Se levantó, besó mi frente, un contacto gélido que no me consoló, y me arropó con una sonrisa amplia en su rostro. Parecía un robot. No tenía sentimientos, ni uno solo. La calidez que una vez sentí de él se había desvanecido, reemplazada por una máscara impenetrable.
En el momento en que salió por la puerta, me abracé fuerte las piernas y traté de concentrarme en algo bueno, algo que me permitiera soñar algo maravilloso, escapar de la pesadilla.
Observé atentamente que mi dibujo no se encontraba donde lo había dejado. No podía creer que no estuviera. Se suponía que debería estar allí. Nadie había entrado, solo mi papá... ¿Para qué querría ese estúpido dibujo? La verdad es que no me importaba en lo absoluto; mejor que lo tirara a la basura o que hiciera lo que quisiera con ese papel. Mi arte, mi escape, había sido violado.
Cerré mis ojos para lograr quedarme dormida. Quizás eso me ayudaría, y quizás la mañana siguiente sería mejor. Esperaba que mi padre hubiera podido cambiar en esa noche, porque si no lo hacía, yo no le daría otra oportunidad. Ya me cansé de toda esa tontería, de la falsedad y la frialdad.
Recordé las palabras de Ian, su promesa, y comencé a llorar, un llanto ahogado que no pude contener. No pude evitar sentirme completamente mal por lo sucedido anteriormente. Pero entonces, las palabras de mi padre resonaron en mi mente como una sentencia, y limpié mis lágrimas para poder parecer fuerte, para fingir ser algo que no era.
El precio de la verdad
4 de noviembre de 1999
A la mañana siguiente, todo era diferente, o al menos eso es lo que mi mente, agotada y traumatizada, pensaba. Ya estaba despierta desde hacía bastante tiempo, desde que papá había llegado a mi habitación. Desde aquel momento, el sueño me había abandonado.
Fui directamente a la habitación de Ian con la esperanza vana de verlo, pero su cuerpo ya no se encontraba allí. Era un vacío que me helaba el alma. Vi a lo lejos por la ventana la silueta de mi padre junto con otras personas alrededor de lo que parecía ser una fogata. Una extraña curiosidad, mezclada con un terror creciente, me impulsó.
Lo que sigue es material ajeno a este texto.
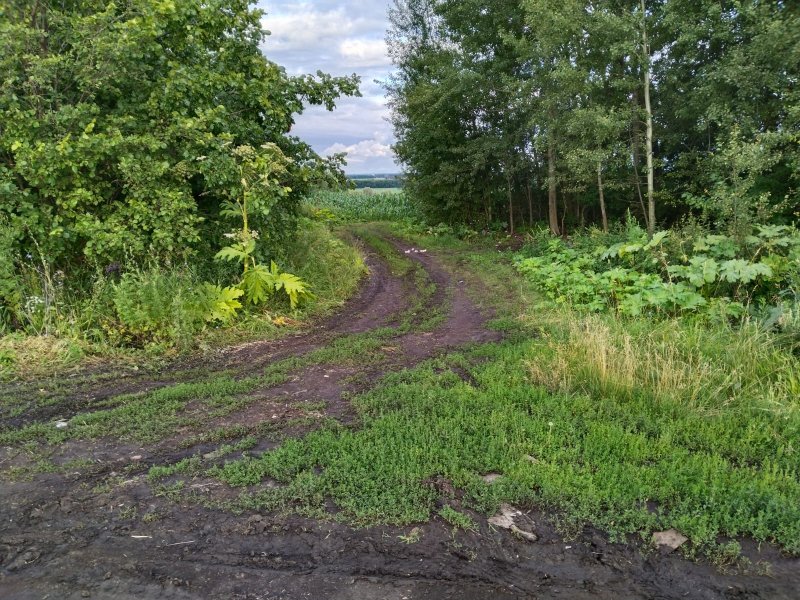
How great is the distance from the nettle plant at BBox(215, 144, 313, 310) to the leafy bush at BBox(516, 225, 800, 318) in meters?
4.70

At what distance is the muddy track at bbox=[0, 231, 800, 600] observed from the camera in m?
2.82

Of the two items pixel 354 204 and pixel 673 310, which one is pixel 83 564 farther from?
pixel 354 204

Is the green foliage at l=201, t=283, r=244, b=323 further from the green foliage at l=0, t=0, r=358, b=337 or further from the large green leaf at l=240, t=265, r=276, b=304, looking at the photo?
the green foliage at l=0, t=0, r=358, b=337

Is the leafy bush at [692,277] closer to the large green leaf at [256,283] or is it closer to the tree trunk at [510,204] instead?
the large green leaf at [256,283]

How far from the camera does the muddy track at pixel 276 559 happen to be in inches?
111

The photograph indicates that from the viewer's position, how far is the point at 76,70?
707 cm

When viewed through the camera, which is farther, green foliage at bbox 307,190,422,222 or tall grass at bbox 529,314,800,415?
green foliage at bbox 307,190,422,222

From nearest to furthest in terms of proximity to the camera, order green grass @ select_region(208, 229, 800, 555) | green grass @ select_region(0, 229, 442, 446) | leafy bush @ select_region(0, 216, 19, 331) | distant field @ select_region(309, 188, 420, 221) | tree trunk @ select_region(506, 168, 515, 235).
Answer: green grass @ select_region(208, 229, 800, 555) → green grass @ select_region(0, 229, 442, 446) → leafy bush @ select_region(0, 216, 19, 331) → tree trunk @ select_region(506, 168, 515, 235) → distant field @ select_region(309, 188, 420, 221)

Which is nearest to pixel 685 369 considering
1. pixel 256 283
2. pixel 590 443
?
pixel 590 443

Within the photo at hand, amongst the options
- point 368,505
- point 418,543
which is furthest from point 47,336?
point 418,543

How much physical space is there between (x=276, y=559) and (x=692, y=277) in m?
6.84

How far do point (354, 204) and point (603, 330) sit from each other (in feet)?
81.8

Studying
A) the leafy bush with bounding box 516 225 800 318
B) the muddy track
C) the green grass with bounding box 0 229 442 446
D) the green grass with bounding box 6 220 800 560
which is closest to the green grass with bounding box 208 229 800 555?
the green grass with bounding box 6 220 800 560

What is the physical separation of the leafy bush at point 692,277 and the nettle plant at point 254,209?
4.70m
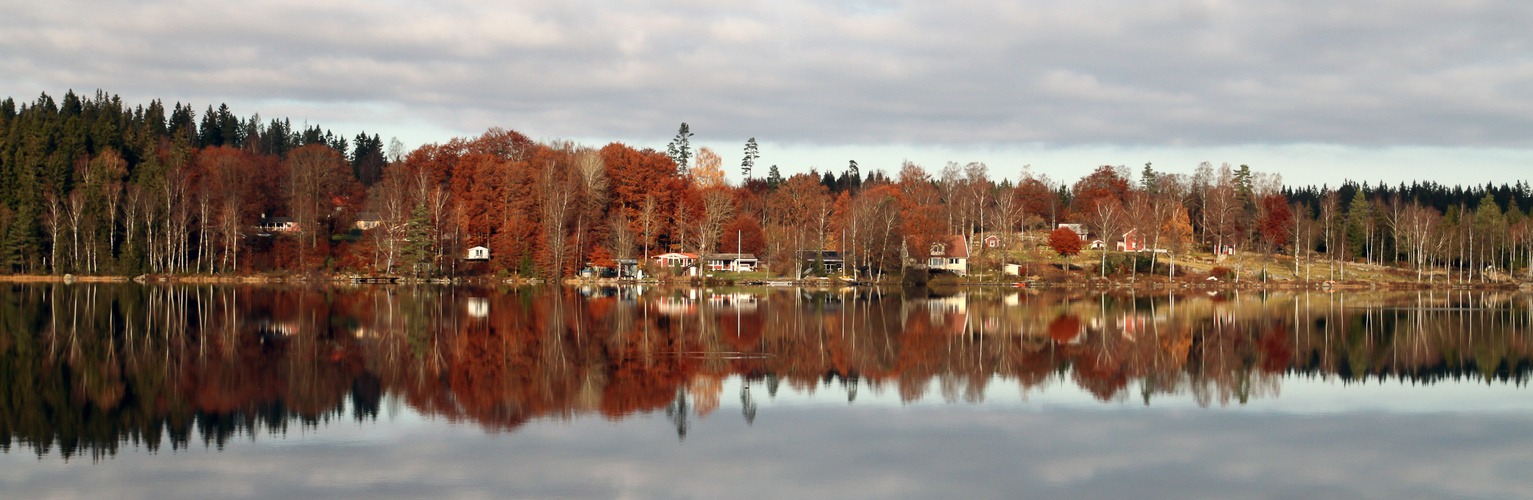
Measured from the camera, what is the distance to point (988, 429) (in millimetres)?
14742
Obviamente, decidí acercarme. El olor a quemado era demasiado fuerte y extraño; no era ese típico olor de cualquier fogata, era demasiado diferente, más denso, más... macabro. Me acerqué aún más a mi padre y abracé con fuerza su pierna, buscando un consuelo que sabía que no encontraría.
—¿Qué haces aquí, Emily? —Preguntó él, su voz grave, teñida de una impaciencia que me aterrorizó.
Pude observar cómo su ceño estaba completamente fruncido. Parecía estar demasiado cansado, agotado hasta el punto de ser capaz de hacer cualquier cosa que se le pasara por la mente. En esos momentos, sentía un miedo atroz. No sabía de qué era capaz. Lo solté con la esperanza de que no me hiciera daño. Pero de igual manera no sirvió.
Me cargó en brazos y me llevó hasta donde se encontraba mi mamá. Me dejó allí y se despidió. Un adiós sin emociones, sin una mirada atrás.